The answer is at http://docs.oracle.com/javase/7/docs/technotes/guides/jweb/jcp/properties.html (Java 7) and http://docs.oracle.com/javase/8/docs/technotes/guides/deploy/properties.html (Java 8), though the instructions could be more explicit.

They say to set the deployment.webjava.enabled to false in your deployment.properties file, whose location is defined by the deployment.system.config property in the file ${deployment.java.home}/lib/deploy/deployment.config.

I found that you can just create deployment.properties in ${deployment.java.home}/lib, which I guess is a default location.

This raises the question of what the value of ${deployment.java.home} is, and it's not what I expected. I'm using OS X 10.7.5, and the value of deployment.java.home for me is /Library/Internet Plug-Ins/JavaAppletPlugin.plugin/Contents/Home.

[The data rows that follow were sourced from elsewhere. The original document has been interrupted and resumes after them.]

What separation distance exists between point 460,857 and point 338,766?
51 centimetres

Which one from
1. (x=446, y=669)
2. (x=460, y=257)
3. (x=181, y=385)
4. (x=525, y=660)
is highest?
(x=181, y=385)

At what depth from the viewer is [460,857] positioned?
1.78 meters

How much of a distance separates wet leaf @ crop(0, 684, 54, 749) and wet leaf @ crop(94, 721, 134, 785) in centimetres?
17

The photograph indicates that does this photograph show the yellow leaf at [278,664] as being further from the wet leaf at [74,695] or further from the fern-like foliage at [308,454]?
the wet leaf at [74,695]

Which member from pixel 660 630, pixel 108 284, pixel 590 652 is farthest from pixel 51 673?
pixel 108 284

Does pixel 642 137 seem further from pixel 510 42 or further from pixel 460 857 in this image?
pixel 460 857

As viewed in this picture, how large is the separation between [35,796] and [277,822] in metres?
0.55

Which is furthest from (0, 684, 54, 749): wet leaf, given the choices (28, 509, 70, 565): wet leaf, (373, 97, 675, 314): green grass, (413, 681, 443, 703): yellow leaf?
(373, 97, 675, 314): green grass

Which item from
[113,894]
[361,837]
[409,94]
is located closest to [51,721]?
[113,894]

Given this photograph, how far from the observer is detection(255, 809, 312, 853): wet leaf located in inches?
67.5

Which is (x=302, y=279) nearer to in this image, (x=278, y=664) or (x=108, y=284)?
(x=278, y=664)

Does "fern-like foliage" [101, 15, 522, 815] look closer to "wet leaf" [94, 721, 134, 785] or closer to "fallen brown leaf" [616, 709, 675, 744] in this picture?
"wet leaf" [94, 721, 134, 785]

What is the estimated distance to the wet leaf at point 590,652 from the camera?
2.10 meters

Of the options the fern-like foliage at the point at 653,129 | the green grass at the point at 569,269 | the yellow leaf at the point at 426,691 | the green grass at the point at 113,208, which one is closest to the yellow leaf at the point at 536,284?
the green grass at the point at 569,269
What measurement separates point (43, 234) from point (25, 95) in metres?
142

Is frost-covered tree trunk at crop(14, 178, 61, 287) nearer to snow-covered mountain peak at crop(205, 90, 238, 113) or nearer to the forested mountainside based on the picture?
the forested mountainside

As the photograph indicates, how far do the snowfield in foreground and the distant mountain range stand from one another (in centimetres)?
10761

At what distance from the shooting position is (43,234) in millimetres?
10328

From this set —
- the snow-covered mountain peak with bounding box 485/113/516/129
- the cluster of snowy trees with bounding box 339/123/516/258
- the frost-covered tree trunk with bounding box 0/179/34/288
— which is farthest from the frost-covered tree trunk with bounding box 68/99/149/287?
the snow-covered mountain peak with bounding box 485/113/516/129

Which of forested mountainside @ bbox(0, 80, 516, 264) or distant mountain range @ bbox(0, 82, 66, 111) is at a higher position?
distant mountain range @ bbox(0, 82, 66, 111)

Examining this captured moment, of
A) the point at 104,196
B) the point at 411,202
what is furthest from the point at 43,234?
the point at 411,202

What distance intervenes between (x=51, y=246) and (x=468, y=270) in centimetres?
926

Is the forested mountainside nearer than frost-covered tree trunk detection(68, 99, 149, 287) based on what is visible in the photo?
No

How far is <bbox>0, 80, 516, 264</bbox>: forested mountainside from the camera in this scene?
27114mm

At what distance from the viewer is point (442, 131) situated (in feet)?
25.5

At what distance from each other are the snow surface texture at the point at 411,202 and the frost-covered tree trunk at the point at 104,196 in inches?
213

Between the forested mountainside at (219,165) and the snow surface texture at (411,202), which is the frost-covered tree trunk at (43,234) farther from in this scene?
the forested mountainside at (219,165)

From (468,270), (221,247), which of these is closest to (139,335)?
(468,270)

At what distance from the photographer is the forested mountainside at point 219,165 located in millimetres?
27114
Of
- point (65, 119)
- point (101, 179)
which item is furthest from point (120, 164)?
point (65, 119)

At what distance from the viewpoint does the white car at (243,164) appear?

I created a deployment.properties file there with the contents:

deployment.webjava.enabled=false
deployment.webjava.enabled.locked=true

Now, when I open the Java Control Panel and go to the security tab, I see this:

Java Control Panel screenshot showing Java content in browser disabled

There is that nagging "Only disabled for this user" still, but I think that's just a UI bug. If you log in as other users, you'll see that it's disabled for everybody.

Solution 2:

I had to create dir Deployment in /Library/Application Support/Oracle/Java/

mkdir /Library/Application\ Support/Oracle/Java/Deployment/

and put deployment.config there.

deployment.webjava.enabled=false
deployment.webjava.enabled.locked=true

Now the settings screens looks really disabled.